Risk-Adjusted Performance

0 of 100

 
Weak
 
Strong
Very Weak
Over the last 90 days American Century Real has generated negative risk-adjusted returns adding no value to fund investors. In spite of fairly strong forward indicators, American Century is not utilizing all of its potentials. The current stock price disturbance, may contribute to short-term losses for the investors.

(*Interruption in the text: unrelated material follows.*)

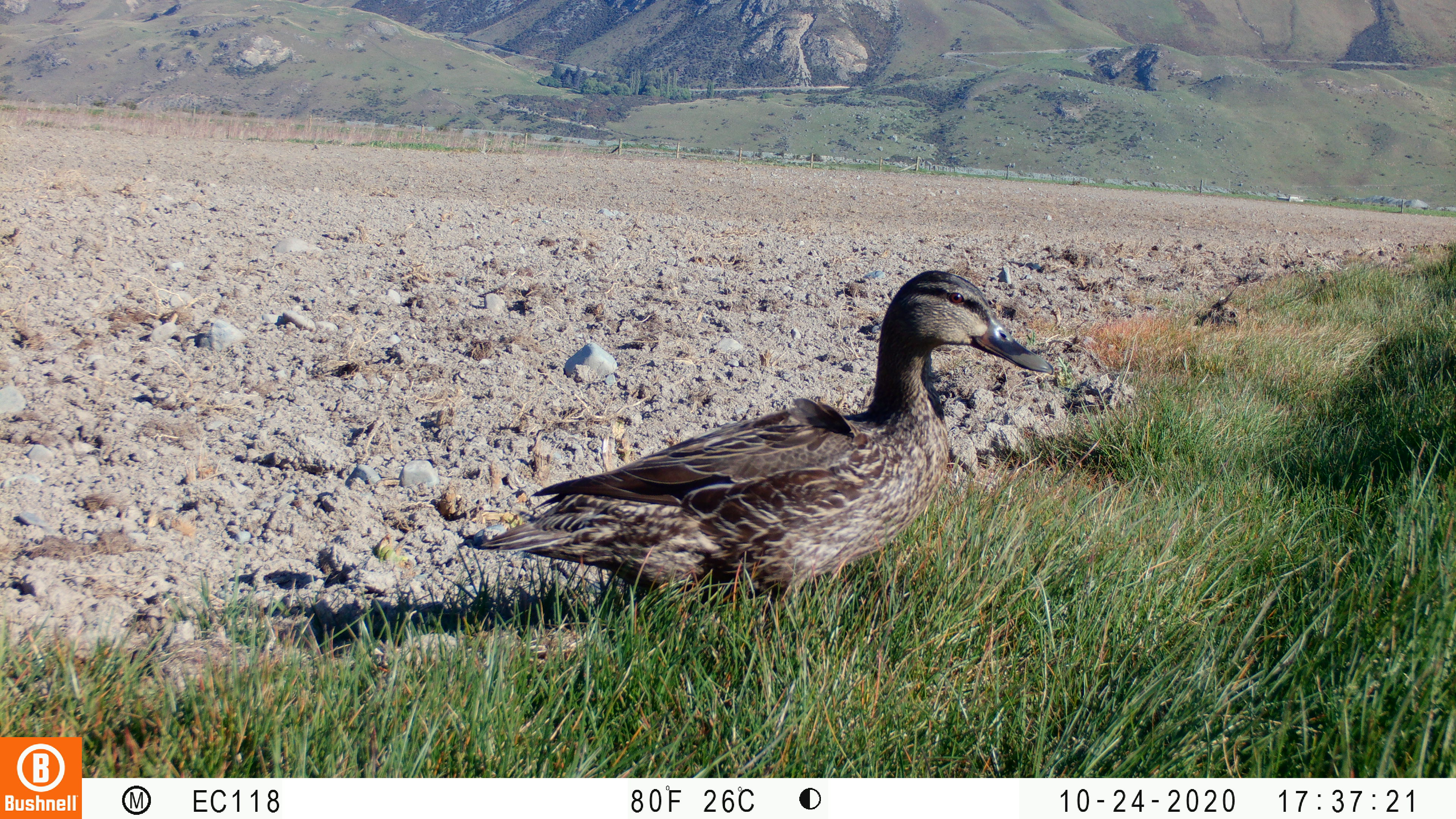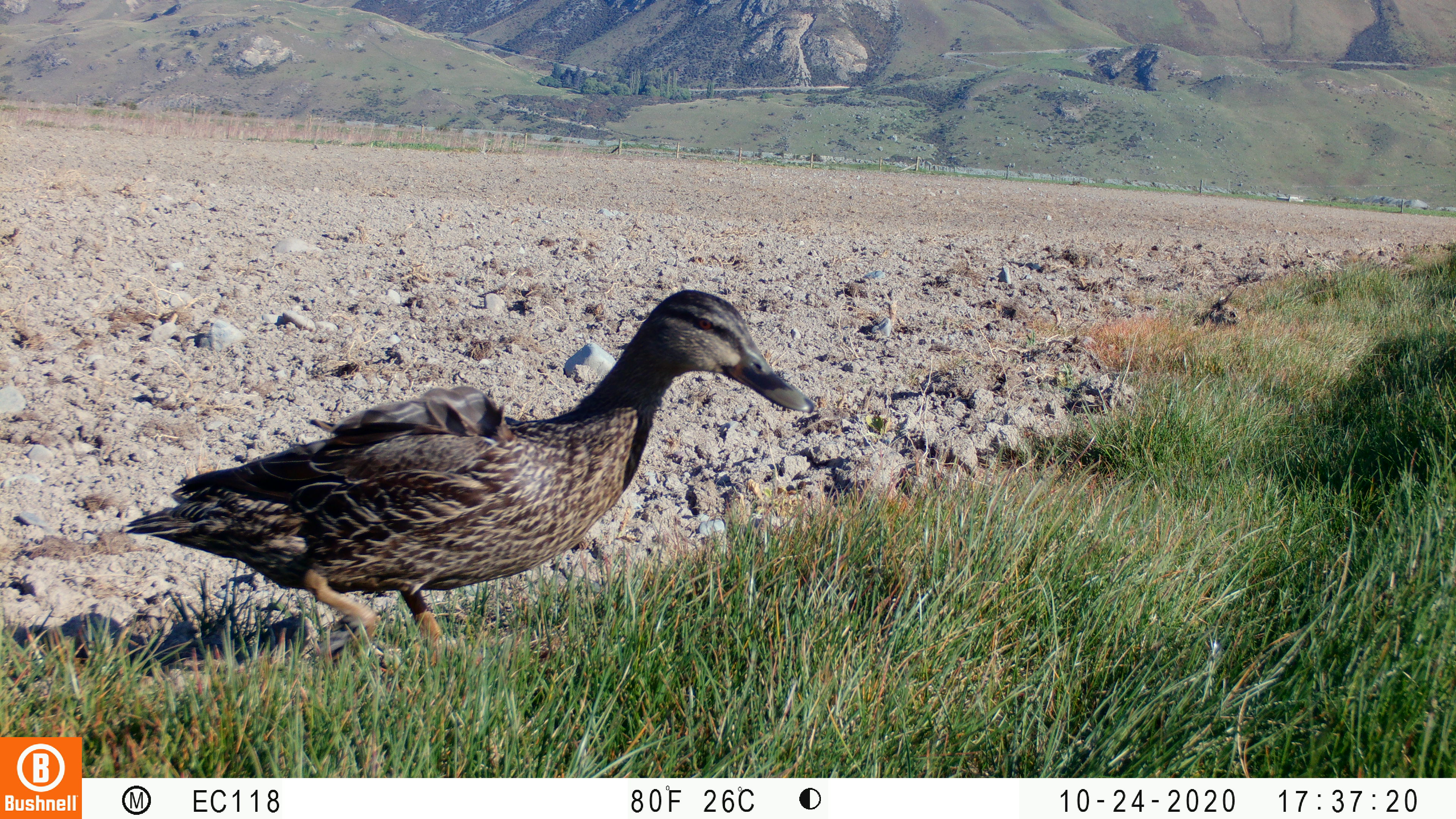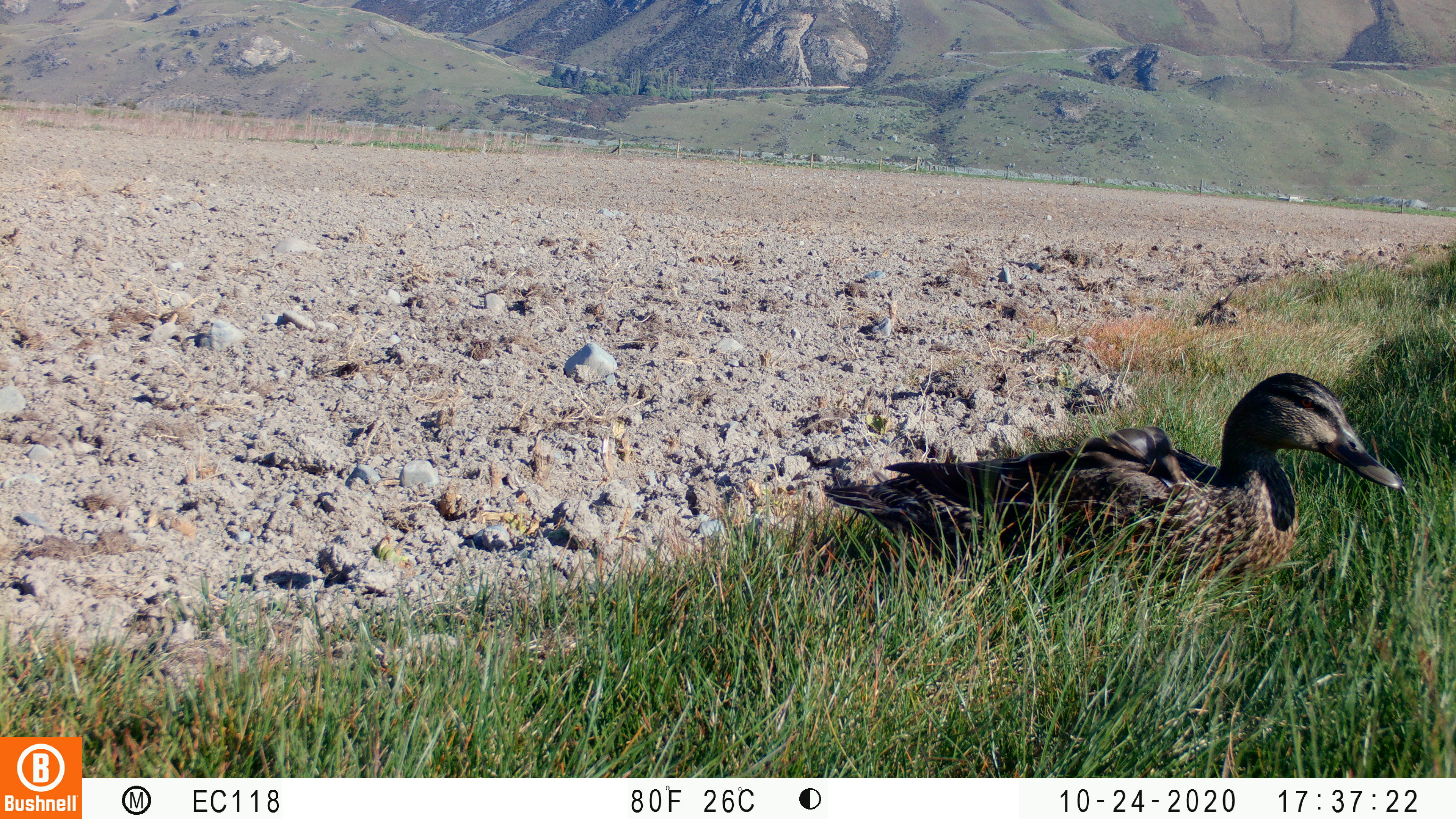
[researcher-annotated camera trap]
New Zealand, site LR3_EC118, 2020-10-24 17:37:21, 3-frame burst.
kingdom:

AG Mortgage and American Century Volatility Contrast

   Predicted Return Density   
       Returns  

Pair Trading with AG Mortgage and American Century

The main advantage of trading using opposite AG Mortgage and American Century positions is that it hedges away some unsystematic risk. Because of two separate transactions, even if AG Mortgage position performs unexpectedly, American Century can make up some of the losses. Pair trading also minimizes risk from directional movements in the market. For example, if an entire industry or sector drops because of unexpected headlines, the short position in American Century will offset losses from the drop in American Century's long position.
The idea behind AG Mortgage Investment and American Century Real pairs trading is to make the combined position market-neutral, meaning the overall market's direction will not affect its win or loss (or potential downside or upside). This can be achieved by designing a pairs trade with two highly correlated stocks or equities that operate in a similar space or sector, making it possible to obtain profits through simple and relatively low-risk investment.
Check out your portfolio center.
Note that this page's information should be used as a complementary analysis to find the right mix of equity instruments to add to your existing portfolios or create a brand new portfolio. You can also try the Premium Stories module to follow Macroaxis premium stories from verified contributors across different equity types, categories and coverage scope.